Created 07-12-2019 02:21 PM
when I run a hive query
select count (*) from mytable
it takes a lot of time, for a table of 27 million line, it runs in 30 minutes, i use HDP 2.6.4 with hive 1.2.1000 and tez 0.7.0.
Best regards
Created 07-12-2019 02:29 PM
Good articles regards to tune Hive performance: Hive_performance_tune Tez_Performance_Tune . ExplainPlan
This is too broad question to answer, here are my thoughts:
1.Check is your HiveJob is getting started running in Resource manager(not in queue waiting for resources i.e Accepted state..etc)
2.Check in HDFS how many files are there in the table pointed directory, too many small files will result poor performance. and you need to consolidate all small files into big one's then run the query again.

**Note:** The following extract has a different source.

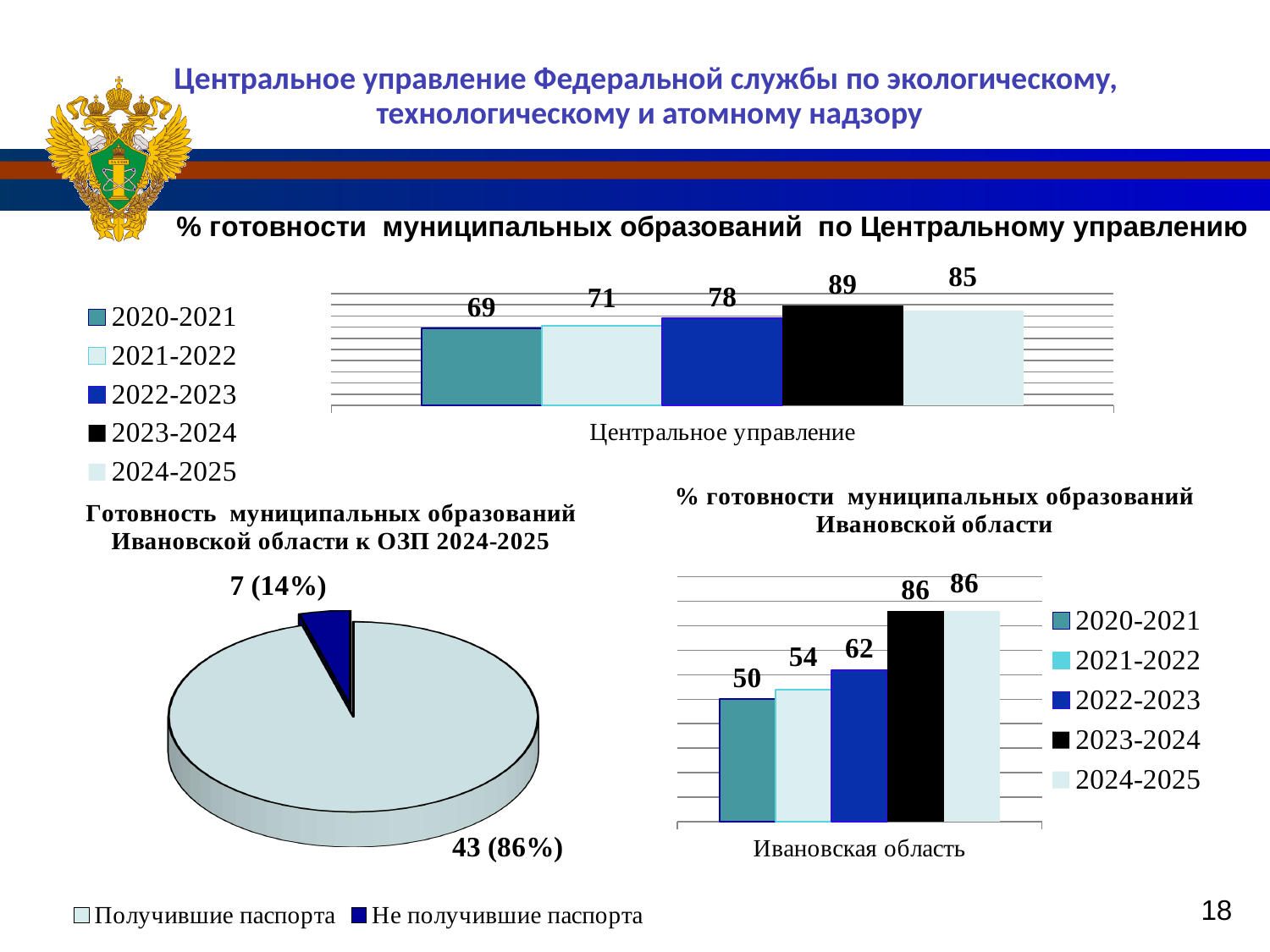
In the top chart '% готовности муниципальных образований по Центральному управлению', what is the difference between the 2023-2024 and 2024-2025 values? 4 In the bottom-left pie chart 'Готовность муниципальных образований Ивановской области к ОЗП 2024-2025', what share of the pie is 'Не получившие паспорта'? 14% In the top chart '% готовности муниципальных образований по Центральному управлению', how many series does the legend list? 5 In the bottom-right chart '% готовности муниципальных образований Ивановской области', do the values rise or fall from 2020-2021 to 2023-2024? rise In the bottom-right chart '% готовности муниципальных образований Ивановской области', what is the value for 2022-2023? 62 In the top chart '% готовности муниципальных образований по Центральному управлению', which series has the highest value? 2023-2024 In the bottom-right chart '% готовности муниципальных образований Ивановской области', what is the difference between the 2021-2022 and 2020-2021 values? 4 In the bottom-right chart '% готовности муниципальных образований Ивановской области', which series has the lowest value? 2020-2021 In the top chart '% готовности муниципальных образований по Центральному управлению', what is the value for 2020-2021? 69 In the bottom-left pie chart 'Готовность муниципальных образований Ивановской области к ОЗП 2024-2025', what is the value for 'Получившие паспорта'? 43 (86%) In the bottom-right chart '% готовности муниципальных образований Ивановской области', what kind of chart is it? bar chart In the bottom-left pie chart 'Готовность муниципальных образований Ивановской области к ОЗП 2024-2025', how many slices does the pie have? 2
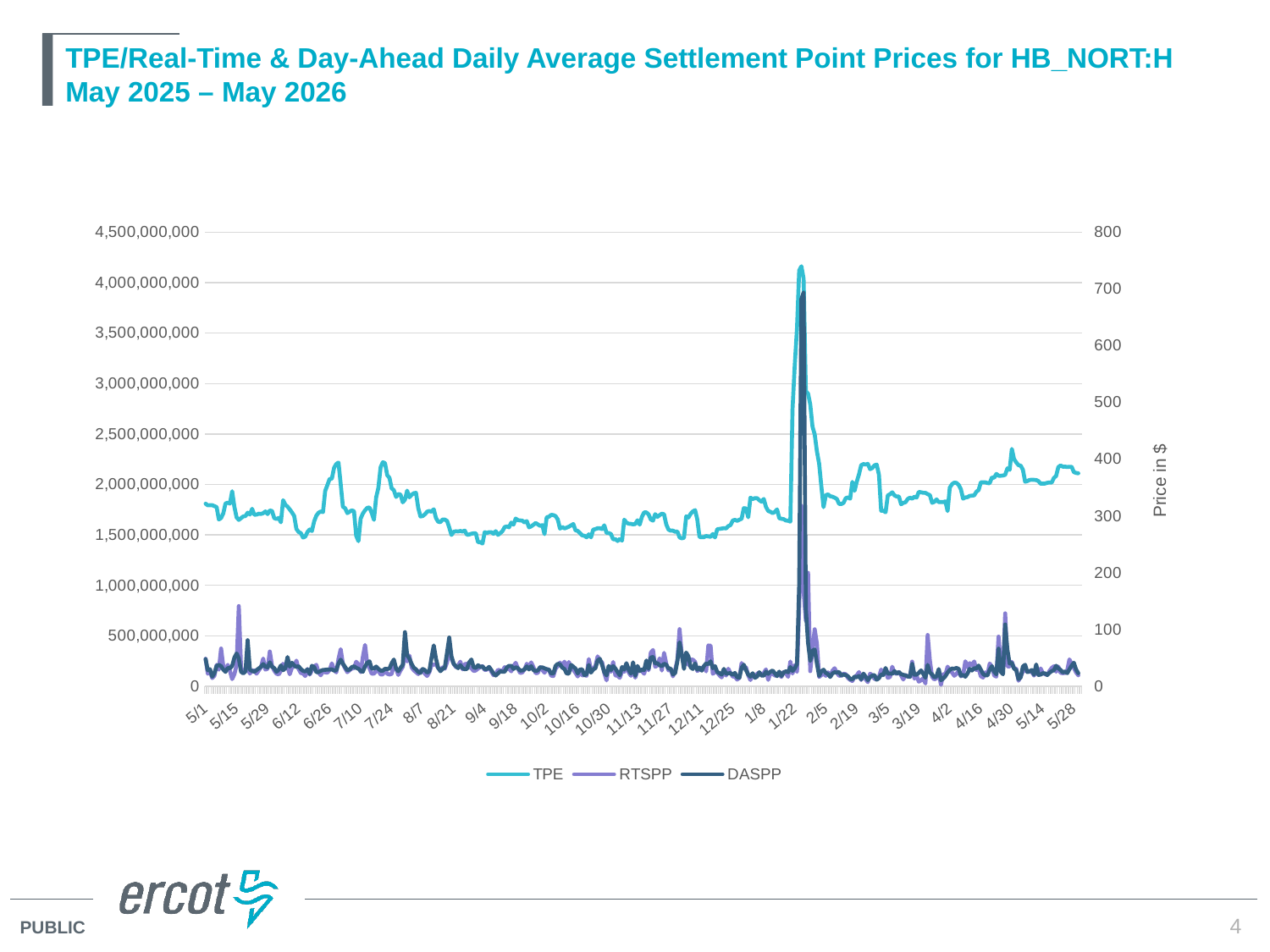
What are the names of the series in the legend? TPE, RTSPP, DASPP How many series does the legend list? 3 Is the lowest value of the TPE series greater or less than 1,000,000,000 on the left axis? greater How many date labels are shown along the x axis? 29 Comparing the start (5/1) and the end (5/28) of the chart, does the TPE series end higher or lower than it started? higher Is the TPE value at 5/1 greater or less than 1,500,000,000 on the left axis? greater Near which x-axis label does the TPE series reach its highest point? 1/22 Is the peak of the RTSPP series greater or less than 600 on the right axis? less What is the title of the right-hand vertical axis? Price in $ What kind of chart is shown on the slide? line chart Which is larger for the TPE series: the value near 6/26 or the value near 9/4? 6/26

3.Try running hive console in debug mode to see where the job is taking time to execute.
4.Check is there any skew's in the data and create table stating all these skewed columns in the table properties.
Created 07-15-2019 08:36 AM
@Shu By default, hive.exec.reducers.bytes.per.reducer is set to 64MB, as I hadoop 2.7 should I put to 128MB or put 256MB as indicated in the documentation that you had communicated to me?
Created 07-15-2019 09:25 AM
@Shu By default, hive.exec.reducers.bytes.per.reducer is set to 64MB, as I hadoop 2.7 should I put to 128MB or put 256MB as indicated in the documentation that you had communicated to me?